*ОТРЫВОК ДОКУМЕНТА*:
______

А эта «милая шуточка», обращенная к Елене Андреевне: «В ваших жилах течет русалочья кровь, будьте же русалкой! Дайте себе волю хоть раз в жизни, влюбитесь поскорее в какого-нибудь водяного по самые уши – и бултых с головой в омут» – так и просится в переписку Чехова с Ликой Мизиновой.

Однако, все это частности. О главном же внутреннем сходстве автора со своим персонажем, о главном вопросе, мучающем их обоих, речь пойдет впереди.

Но сначала обратимся к тем самым коллизиям пьесы, которые лежат на поверхности и видны, что называется, невооруженным глазом. Первая и основная коллизия, охватывающая все сферы существования героев – конфликт между «жизнью» и «обывательской жизнью», присущий почти всем произведениям Чехова. Об этом очень точно пишет М. А. Аносов в одной из первых рецензий на «Дядю Ваню», когда пьеса уже шла в провинции, но еще не была поставлена в Художественном театре: «Между понятием «жизнь» и "обывательская жизнь" существует громадная разница. Дать зрителю почувствовать ее – такова цель этого выдающегося произведения. И весь интерес пьесы сосредоточивается поэтому не на развитии драматического действия… а на том настроении, какое пьеса должна вызвать у зрителей… жизненной неподкрашенной правдой должно повеять от нее».

И от пьесы, действительно, веет такой «неподкрашенной правдой», что кровь стынет в жилах. Каким убийственным приговором звучат вынимающие из нас душу слова Астрова: «Во всем уезде было только два порядочных интеллигентных человека: я да ты. Но в какие-нибудь десять лет жизнь обывательская, жизнь презренная затянула нас; она своими гнилыми испарениями отравила нашу кровь, и мы стали такими же пошляками, как все».

______

*Пространственные данные с картинками*:
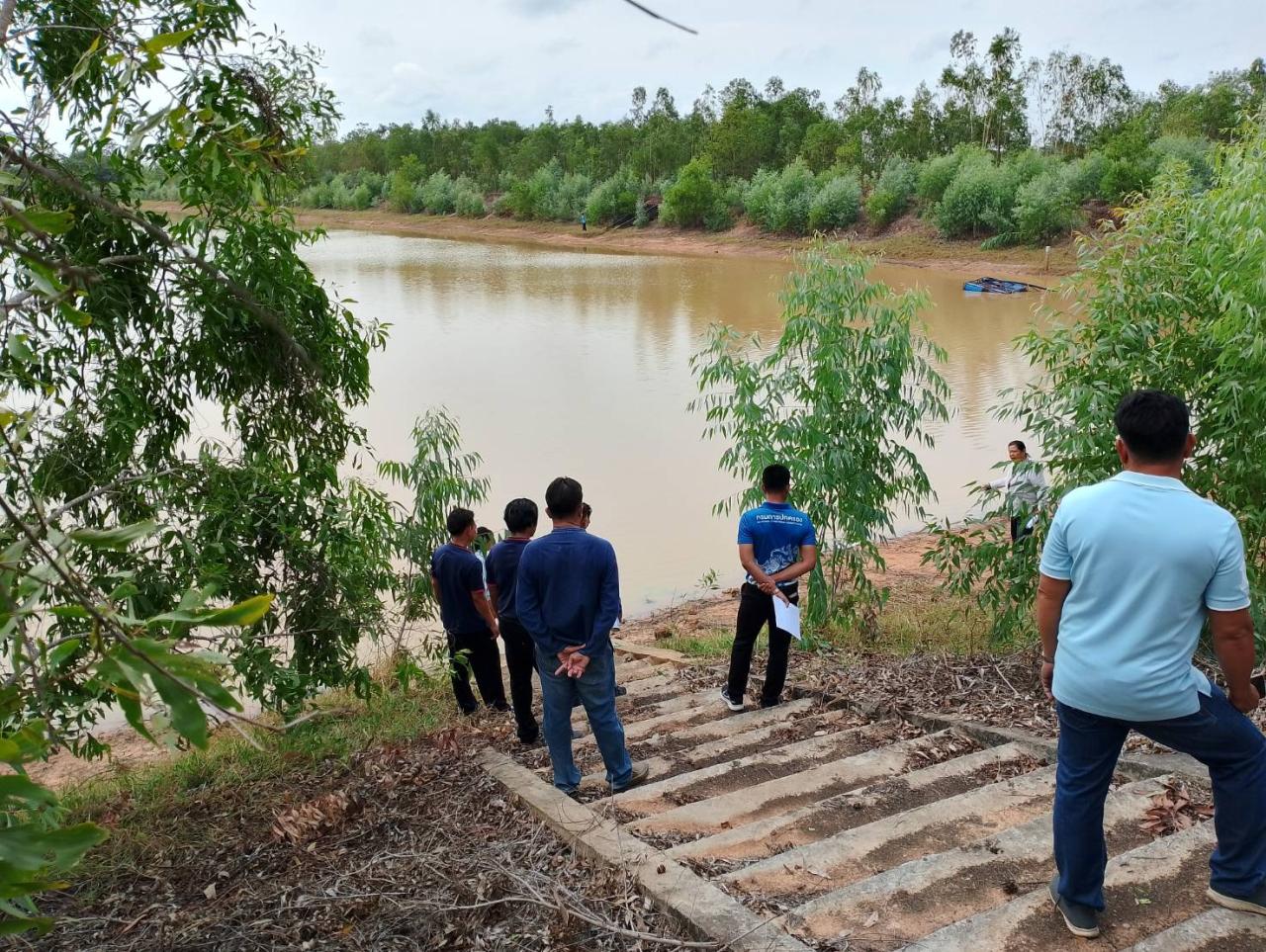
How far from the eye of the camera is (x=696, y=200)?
165 feet

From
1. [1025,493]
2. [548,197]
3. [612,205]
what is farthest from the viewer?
[548,197]

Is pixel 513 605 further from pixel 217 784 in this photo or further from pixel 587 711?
pixel 217 784

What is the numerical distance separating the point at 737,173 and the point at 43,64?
55.3 meters

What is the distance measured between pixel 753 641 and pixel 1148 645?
286 cm

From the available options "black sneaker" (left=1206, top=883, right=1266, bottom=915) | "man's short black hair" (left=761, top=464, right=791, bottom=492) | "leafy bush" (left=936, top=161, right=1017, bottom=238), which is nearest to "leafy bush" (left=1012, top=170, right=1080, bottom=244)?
"leafy bush" (left=936, top=161, right=1017, bottom=238)

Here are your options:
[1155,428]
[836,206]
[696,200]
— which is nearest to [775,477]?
[1155,428]

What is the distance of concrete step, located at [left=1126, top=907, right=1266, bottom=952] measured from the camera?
99.9 inches

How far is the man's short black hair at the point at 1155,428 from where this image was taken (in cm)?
260

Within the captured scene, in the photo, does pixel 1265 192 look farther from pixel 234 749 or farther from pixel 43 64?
pixel 234 749

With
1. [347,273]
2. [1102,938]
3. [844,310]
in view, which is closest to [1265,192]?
[844,310]

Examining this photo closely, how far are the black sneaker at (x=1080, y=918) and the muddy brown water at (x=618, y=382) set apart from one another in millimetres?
4551

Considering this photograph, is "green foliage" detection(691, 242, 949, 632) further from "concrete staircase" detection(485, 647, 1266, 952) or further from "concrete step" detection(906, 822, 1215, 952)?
"concrete step" detection(906, 822, 1215, 952)

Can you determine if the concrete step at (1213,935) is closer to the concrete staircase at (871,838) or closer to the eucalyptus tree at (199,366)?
the concrete staircase at (871,838)

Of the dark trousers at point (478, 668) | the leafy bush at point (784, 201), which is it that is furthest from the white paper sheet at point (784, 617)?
the leafy bush at point (784, 201)
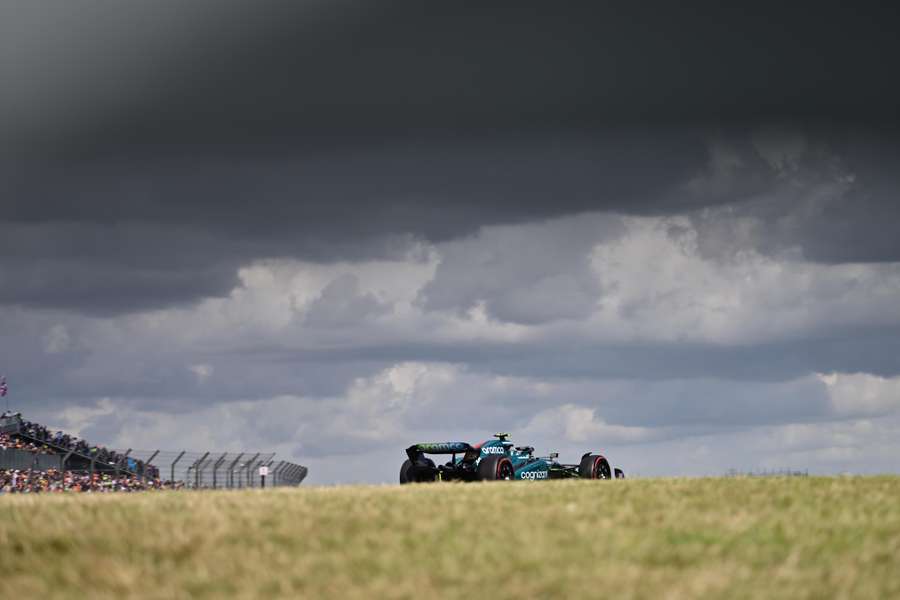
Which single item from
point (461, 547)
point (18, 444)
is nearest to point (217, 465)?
point (461, 547)

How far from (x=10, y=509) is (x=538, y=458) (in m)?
21.0

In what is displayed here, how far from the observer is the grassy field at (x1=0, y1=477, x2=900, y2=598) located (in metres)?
12.2

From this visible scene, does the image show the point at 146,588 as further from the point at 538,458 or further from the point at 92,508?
the point at 538,458

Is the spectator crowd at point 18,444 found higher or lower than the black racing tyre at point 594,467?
higher

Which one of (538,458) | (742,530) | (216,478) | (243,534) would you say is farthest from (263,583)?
(216,478)

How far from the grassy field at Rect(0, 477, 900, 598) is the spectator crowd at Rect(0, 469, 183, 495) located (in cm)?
2294

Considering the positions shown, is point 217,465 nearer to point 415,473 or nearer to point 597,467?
point 415,473

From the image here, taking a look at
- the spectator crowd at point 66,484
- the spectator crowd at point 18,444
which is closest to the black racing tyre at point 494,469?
the spectator crowd at point 66,484

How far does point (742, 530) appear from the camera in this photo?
1566 centimetres

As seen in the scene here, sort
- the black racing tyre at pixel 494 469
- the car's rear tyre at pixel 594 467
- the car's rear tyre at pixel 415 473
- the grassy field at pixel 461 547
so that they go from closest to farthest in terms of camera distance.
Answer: the grassy field at pixel 461 547 → the black racing tyre at pixel 494 469 → the car's rear tyre at pixel 415 473 → the car's rear tyre at pixel 594 467

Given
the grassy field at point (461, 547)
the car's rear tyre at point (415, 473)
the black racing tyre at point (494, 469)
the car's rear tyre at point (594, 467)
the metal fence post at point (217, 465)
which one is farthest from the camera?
the metal fence post at point (217, 465)

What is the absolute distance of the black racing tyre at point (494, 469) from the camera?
34688 mm

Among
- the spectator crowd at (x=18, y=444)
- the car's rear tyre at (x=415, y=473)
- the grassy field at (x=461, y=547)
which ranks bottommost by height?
the grassy field at (x=461, y=547)

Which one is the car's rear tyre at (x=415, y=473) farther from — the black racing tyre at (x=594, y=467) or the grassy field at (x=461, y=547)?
the grassy field at (x=461, y=547)
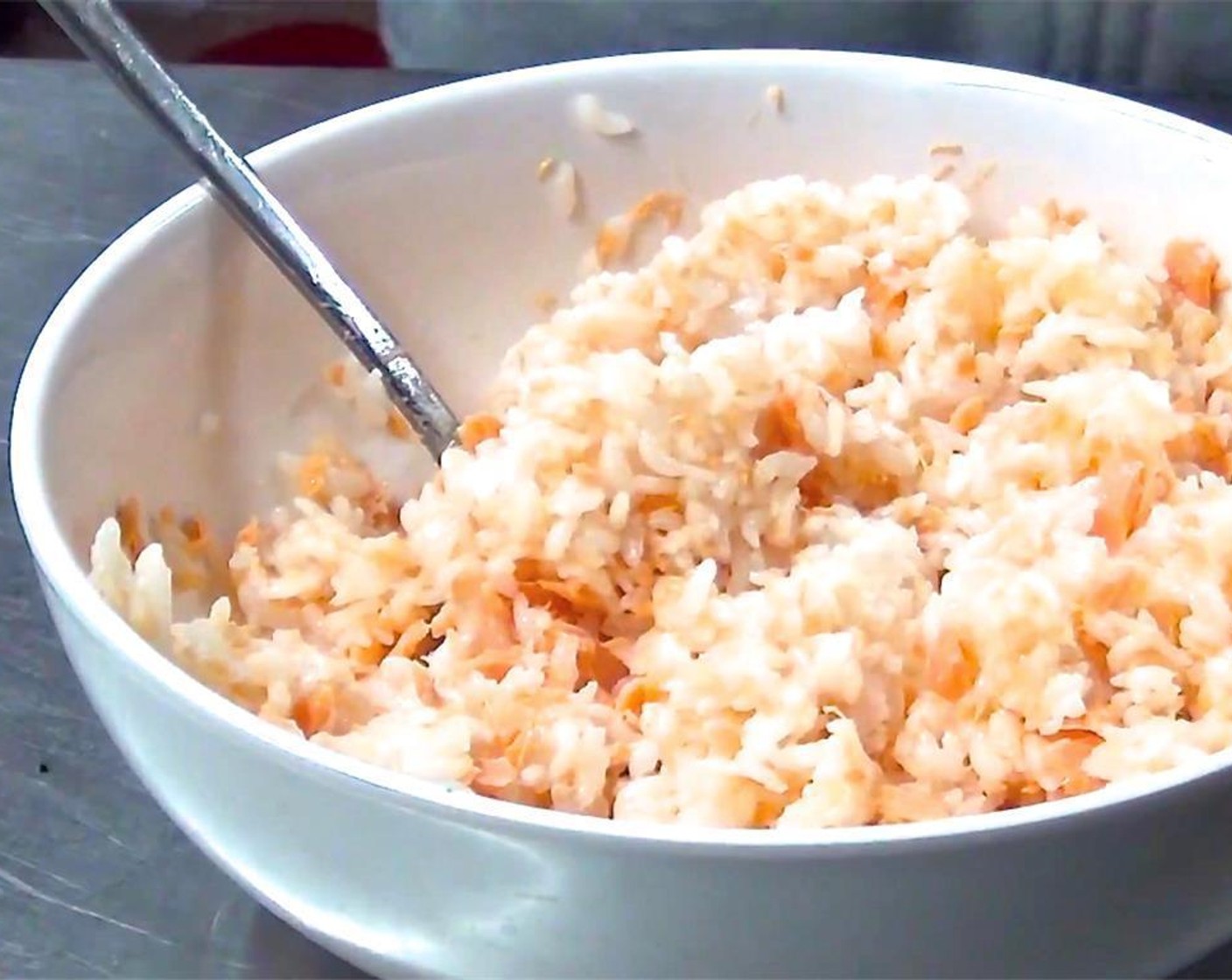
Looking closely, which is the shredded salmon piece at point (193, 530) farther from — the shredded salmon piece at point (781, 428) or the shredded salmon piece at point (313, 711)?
the shredded salmon piece at point (781, 428)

______

*ЧТО НУЖНО СДЕЛАТЬ*: Продолжите отрывок о пьесе Чехова «Дядя Ваня» с того места, на котором он заканчивается.

*ОТВЕТ К УПРАЖНЕНИЮ*:
В дальнейшем к «Дяде Ване» прочно будет приклеен ярлык трагедии будней, драмы неизменности, когда все вокруг течет, но ничего не меняется со всем ужасом осознания героями принципиальной невозможности освобождения от невыносимых пут опостылевшего уездного быта. В упомянутой выше рецензии Аносова читаем: «Драматическое положение разряжается выстрелами дяди Вани, никому не приносящими вреда, горькими слезами Сони, оплакивающей свое загубленное чувство, страстным поцелуем Елены Андреевны и Астрова. Но ни выстрелы, ни слезы, ни поцелуй ни к чему не приводят: все идет по-прежнему, по-старому, ничего не меняется ни в жизни, ни во взаимных отношениях действующих лиц».

Все это, конечно, производит сильное эмоциональное впечатление, тем более, что чеховские герои вечны, и мы и через сто лет узнаем в них себя сегодняшних, но все же недостаточно сильное, чтобы «плакать, как баба» и чувствовать, как будто тебя «перепиливают тупой пилой». В конце концов: ну, быт… ну, будни… Ну и что? У кого их нет? В поте лица своего едим мы хлеб свой. Праздники редки, будни тяжелы, порою и вовсе невыносимы и беспросветны. Но мы живем. Конечно, обывательская жизнь портит людей, подрезает им крылья, лишает высоких устремлений, но такова вообще наша земная жизнь, и такой она была во все времена. Чего тут плакать-то?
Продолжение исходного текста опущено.